Radioiodine is a safe medication in adults but the published experience in childhood with associated long term follow up is relatively small.4 The link between small doses of ionising radiation and thyroid neoplasia, as evidenced by the Chernobyl accident, may be one reason why paediatricians in Europe do not used radioiodine more readily.6,7 We suspect that we may have underestimated the size of the thyroid gland and that this is why she remained thyrotoxic after the initial dose of radioiodine. The second dose of radioiodine was intended to be twice the initial amount and was chosen in light of the poor initial response and because of the recognised need to ablate thyroid tissue completely.4 We intend to monitor this child’s progress carefully with regular neck examination and ultrasonography, but believe that the risk of thyroid or other cancer developing following this treatment regimen is remote.
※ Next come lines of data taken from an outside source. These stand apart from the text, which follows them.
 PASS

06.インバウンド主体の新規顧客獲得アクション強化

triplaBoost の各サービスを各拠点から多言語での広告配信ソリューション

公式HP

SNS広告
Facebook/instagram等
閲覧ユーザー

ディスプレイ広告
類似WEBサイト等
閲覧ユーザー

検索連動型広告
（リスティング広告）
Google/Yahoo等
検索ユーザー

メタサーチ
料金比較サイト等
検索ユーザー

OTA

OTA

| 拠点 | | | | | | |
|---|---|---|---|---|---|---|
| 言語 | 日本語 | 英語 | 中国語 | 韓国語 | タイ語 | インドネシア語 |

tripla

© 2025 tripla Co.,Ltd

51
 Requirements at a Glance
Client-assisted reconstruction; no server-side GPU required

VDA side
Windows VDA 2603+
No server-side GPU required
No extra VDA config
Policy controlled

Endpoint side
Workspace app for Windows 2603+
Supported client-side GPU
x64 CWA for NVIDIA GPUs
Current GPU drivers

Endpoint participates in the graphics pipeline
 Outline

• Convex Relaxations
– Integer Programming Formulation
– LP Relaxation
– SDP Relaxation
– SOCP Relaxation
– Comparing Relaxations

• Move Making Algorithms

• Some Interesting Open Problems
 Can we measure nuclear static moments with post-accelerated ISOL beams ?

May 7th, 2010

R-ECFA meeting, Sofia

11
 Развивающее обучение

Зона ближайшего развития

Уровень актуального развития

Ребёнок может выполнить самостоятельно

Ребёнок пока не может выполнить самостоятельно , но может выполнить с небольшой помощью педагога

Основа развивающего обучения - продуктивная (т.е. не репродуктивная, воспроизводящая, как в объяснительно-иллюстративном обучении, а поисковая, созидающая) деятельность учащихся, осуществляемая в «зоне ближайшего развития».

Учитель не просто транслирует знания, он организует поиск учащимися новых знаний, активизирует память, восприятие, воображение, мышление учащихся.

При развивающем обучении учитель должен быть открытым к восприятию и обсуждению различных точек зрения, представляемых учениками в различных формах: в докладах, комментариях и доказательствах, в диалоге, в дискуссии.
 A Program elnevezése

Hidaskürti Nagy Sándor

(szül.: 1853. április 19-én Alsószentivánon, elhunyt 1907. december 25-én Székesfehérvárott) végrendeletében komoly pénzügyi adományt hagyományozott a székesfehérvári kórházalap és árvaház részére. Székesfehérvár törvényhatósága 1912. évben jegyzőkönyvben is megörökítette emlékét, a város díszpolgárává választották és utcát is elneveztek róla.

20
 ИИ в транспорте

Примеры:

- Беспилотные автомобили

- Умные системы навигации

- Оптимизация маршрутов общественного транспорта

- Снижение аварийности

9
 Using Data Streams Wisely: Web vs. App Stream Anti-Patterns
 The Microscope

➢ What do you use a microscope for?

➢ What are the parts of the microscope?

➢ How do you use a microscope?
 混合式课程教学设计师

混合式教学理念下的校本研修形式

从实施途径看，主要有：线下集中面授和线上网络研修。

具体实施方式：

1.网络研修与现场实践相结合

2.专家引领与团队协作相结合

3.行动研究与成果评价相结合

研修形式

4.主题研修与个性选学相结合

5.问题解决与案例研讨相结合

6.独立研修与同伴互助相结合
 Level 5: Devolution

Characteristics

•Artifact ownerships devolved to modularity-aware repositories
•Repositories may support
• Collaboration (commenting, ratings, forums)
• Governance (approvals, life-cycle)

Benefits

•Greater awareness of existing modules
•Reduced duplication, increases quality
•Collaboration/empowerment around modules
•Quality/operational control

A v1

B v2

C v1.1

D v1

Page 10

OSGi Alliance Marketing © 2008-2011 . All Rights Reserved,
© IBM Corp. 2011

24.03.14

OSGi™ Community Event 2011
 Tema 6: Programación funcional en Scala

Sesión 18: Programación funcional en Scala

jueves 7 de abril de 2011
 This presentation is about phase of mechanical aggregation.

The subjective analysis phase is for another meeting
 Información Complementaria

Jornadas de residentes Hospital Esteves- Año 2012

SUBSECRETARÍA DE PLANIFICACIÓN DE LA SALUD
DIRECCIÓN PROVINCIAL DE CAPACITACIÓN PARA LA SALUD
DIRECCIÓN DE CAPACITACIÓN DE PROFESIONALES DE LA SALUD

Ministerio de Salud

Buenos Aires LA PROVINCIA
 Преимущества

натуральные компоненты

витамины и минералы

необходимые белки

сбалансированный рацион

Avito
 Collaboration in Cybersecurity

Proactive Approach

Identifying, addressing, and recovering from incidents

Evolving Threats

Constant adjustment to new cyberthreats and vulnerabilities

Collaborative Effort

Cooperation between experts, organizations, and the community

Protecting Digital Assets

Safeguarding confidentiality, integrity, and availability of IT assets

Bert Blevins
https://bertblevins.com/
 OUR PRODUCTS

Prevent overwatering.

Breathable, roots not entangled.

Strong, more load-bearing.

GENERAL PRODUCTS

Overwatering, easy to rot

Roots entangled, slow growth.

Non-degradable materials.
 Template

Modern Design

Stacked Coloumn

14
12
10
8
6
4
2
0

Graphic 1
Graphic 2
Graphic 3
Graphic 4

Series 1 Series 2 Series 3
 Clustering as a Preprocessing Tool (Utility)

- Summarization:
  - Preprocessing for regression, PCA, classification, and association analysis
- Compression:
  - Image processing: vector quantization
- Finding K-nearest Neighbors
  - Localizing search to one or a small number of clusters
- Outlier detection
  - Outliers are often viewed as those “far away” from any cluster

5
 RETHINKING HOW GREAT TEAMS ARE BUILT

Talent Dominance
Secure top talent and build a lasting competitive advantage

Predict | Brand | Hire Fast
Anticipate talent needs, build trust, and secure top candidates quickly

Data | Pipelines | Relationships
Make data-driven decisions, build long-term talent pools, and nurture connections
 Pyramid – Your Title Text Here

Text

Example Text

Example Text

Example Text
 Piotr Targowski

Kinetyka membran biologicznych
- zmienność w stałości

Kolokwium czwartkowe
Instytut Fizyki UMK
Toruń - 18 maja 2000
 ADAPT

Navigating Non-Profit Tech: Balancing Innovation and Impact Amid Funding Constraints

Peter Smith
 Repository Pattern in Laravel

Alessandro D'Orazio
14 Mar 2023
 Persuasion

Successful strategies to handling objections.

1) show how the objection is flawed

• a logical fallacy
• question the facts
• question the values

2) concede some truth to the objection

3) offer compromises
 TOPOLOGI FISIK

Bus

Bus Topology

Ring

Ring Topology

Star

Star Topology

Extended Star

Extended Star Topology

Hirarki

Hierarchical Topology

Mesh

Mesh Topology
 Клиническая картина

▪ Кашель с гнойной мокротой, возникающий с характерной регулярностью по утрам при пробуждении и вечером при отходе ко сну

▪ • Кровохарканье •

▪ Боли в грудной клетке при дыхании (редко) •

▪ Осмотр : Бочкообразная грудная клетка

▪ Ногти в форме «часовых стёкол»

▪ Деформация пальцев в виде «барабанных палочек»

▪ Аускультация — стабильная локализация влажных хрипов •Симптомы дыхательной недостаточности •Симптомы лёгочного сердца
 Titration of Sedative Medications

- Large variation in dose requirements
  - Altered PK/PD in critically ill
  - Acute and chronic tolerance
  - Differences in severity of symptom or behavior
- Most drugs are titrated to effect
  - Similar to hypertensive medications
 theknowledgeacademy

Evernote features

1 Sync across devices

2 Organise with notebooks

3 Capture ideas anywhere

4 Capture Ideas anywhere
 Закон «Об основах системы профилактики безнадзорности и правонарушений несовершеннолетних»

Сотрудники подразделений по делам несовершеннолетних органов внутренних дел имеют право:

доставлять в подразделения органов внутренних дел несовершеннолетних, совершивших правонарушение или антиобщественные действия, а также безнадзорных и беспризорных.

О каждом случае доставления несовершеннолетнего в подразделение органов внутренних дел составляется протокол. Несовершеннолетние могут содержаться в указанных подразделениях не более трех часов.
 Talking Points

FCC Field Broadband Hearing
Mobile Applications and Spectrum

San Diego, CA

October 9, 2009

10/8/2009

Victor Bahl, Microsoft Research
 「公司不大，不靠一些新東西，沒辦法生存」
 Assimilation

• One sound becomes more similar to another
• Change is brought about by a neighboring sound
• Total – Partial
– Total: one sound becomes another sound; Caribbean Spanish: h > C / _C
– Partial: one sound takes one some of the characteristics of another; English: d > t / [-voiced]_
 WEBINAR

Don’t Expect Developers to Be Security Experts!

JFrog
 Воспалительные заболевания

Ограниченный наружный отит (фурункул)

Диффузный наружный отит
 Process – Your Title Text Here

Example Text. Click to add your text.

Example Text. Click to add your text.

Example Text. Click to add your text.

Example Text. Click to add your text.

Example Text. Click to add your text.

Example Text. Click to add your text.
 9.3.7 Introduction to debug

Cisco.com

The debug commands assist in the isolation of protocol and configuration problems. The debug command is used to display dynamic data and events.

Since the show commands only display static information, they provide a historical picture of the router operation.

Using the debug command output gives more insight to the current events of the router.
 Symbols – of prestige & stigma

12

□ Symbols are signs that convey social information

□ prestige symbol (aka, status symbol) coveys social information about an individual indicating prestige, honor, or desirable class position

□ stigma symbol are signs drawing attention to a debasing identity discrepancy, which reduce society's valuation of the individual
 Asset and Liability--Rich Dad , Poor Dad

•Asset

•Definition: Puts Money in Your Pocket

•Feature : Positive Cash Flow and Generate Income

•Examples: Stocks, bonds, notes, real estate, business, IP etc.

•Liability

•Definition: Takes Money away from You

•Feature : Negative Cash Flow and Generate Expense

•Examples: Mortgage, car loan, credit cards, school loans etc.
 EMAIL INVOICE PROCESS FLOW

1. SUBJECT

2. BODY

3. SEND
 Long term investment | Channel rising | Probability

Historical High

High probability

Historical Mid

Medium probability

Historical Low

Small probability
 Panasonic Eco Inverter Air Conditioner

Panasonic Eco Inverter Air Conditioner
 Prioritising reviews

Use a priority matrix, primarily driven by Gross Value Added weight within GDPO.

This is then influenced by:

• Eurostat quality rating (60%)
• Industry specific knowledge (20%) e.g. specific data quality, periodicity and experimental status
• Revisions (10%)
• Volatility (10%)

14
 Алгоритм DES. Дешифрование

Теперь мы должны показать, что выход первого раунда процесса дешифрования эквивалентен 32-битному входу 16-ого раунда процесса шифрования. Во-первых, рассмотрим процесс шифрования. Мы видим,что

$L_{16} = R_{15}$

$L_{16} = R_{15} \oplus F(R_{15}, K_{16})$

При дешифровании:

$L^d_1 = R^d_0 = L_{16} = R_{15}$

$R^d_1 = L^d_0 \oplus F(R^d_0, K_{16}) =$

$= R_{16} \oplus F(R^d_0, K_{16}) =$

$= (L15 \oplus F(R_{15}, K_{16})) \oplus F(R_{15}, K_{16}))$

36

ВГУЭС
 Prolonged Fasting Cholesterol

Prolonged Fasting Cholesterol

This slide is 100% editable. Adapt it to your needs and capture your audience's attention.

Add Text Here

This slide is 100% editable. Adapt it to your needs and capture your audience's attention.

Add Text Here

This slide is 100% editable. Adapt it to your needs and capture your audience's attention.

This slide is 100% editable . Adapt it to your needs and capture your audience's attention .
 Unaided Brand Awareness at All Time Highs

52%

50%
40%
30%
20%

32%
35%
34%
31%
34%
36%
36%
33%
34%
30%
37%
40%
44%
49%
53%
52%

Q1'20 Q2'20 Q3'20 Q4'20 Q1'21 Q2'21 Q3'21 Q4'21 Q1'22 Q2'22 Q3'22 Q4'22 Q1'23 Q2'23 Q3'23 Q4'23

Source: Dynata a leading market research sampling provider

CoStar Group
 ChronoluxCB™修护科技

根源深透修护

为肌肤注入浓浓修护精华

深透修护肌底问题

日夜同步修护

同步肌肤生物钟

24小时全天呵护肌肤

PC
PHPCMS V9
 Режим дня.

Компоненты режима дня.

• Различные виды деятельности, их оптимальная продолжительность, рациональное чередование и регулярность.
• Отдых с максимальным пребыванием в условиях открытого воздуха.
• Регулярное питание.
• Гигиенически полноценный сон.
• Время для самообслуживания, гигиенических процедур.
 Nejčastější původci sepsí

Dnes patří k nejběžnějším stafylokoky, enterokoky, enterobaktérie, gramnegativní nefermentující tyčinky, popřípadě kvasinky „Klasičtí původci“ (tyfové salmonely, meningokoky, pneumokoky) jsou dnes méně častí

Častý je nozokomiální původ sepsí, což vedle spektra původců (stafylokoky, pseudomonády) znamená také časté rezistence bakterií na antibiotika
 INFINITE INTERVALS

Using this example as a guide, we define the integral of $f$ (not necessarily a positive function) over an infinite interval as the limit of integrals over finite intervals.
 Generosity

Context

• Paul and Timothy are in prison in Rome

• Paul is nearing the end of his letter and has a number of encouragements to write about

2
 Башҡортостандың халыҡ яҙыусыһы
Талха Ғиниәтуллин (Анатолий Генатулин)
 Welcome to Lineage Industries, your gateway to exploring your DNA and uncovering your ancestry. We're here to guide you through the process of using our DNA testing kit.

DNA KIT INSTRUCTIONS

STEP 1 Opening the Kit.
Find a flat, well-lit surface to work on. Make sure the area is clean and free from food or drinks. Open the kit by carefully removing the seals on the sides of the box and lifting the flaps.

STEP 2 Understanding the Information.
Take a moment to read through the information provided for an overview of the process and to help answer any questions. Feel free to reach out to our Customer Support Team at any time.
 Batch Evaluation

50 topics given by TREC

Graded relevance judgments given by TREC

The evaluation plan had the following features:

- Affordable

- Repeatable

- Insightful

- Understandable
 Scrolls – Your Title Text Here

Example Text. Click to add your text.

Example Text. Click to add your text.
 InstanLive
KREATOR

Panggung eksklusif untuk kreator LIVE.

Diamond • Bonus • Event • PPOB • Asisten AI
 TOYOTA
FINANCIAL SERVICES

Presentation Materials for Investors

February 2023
An association between thyroid disease and mitral valve prolapse is well recognised, but has not been described in someone with Graves’ disease at such a young age as far as we are aware.8,9 It may be a manifestation of the autoimmune process,10 although it has also been described in children with activating mutations of the TSH receptor.11 The mitral valve prolapse resolved following treatment, which suggests that thyroid hormone excess may have been a contributory factor in our patient.
In summary, our patient illustrates many of the complexities of thyrotoxicosis in childhood. There is no ideal therapy and all treatment modalities should be discussed with the child and family.
We are grateful for the assistance of Hugh Bain during the preparation of this manuscript.